Caroline suivit mon conseil. Elle s’appuya sur moi, pour se traîner de son mieux jusqu’au bas des dégrés. Une nouvelle abondance de larmes tomba de ses yeux, lorsqu’elle fut à la porte de la salle à manger. Elle trembloit comme une feuille ; & s’asseyant dans le passage, elle me dit qu’elle ne pouvoit aller plus loin. Aussitôt, une voix, à laquelle nous savions qu’il falloit obéir, se fit entendre assez brusquement : où sont donc mes Filles ? Caroline, Charlotte, n’est-ce pas vous que j’ai entendues descendre ? La Femme de charge, qui se trouvoit dans l’office, accourut à nous d’un air empressé : Mesdemoiselles, Mesdemoiselles, votre Papa vous demande. Et nous, malgré la foiblesse de l’une & la répugnance de l’autre, nous retrouvâmes l’usage de nos jambes, & nous entrâmes dans la salle, sous les yeux de notre Pere ; ma Sœur toujours appuyée sur mon bras.

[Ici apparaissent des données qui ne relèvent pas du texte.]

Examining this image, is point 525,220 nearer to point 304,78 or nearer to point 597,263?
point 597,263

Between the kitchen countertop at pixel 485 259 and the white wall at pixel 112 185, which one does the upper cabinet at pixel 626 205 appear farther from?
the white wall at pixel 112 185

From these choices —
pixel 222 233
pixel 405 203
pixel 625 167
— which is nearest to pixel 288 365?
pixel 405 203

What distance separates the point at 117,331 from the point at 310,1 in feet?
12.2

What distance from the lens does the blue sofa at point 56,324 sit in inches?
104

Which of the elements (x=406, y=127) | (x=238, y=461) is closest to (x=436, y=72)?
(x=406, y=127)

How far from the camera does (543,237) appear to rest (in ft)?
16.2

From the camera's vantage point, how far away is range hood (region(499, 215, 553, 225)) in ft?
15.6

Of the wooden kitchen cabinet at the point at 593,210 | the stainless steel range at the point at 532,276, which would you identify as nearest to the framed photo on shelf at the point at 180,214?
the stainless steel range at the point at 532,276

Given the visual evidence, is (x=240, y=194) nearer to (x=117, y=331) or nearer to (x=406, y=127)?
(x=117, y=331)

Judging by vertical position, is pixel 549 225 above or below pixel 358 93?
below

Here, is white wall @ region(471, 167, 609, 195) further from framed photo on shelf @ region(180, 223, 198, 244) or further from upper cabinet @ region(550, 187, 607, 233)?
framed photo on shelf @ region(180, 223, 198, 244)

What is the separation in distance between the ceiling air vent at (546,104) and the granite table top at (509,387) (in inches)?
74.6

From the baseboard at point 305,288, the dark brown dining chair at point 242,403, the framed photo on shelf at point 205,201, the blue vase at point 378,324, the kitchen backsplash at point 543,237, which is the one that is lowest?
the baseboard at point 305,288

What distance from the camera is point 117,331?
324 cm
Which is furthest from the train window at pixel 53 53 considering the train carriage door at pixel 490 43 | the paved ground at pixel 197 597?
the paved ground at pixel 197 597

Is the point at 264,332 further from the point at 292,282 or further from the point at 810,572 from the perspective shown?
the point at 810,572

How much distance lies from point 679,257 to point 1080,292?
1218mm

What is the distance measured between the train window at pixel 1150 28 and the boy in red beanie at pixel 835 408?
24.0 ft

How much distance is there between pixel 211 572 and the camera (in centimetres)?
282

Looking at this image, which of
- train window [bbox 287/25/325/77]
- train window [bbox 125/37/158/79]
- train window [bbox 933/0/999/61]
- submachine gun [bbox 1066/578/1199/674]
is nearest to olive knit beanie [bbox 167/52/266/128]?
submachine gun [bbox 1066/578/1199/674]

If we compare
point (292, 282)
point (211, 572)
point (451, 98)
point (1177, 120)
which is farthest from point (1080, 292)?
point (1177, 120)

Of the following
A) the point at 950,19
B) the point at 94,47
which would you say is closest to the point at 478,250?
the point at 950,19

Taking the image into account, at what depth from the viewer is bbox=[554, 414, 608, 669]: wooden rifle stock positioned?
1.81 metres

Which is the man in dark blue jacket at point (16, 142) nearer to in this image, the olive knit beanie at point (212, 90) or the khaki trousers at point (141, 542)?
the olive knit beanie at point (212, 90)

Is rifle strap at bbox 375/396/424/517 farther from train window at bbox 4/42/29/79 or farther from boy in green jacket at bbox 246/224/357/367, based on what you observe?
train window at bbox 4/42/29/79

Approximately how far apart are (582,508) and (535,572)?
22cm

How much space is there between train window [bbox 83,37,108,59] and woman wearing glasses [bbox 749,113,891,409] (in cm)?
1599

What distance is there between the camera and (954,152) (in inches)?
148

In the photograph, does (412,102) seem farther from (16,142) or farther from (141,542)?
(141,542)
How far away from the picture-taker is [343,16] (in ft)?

Le premier accueil fut d’un homme étonné. Que diable signifie ce spectacle ? Quels mouvemens de tragédie ? Quelle marche composée ? Les femmes sont naturellement Comédiennes : mais il est trop tard, Caroline. La Piéce est finie. Ce rolle est de trop.

Monsieur ! dit ma Sœur avec un sanglot, en levant les deux mains, & les joignant d’un air pitoyable ! Je pleurai pour elle ; & pour moi-même, si Miss Byron le veut, dans un cas plus éloigné.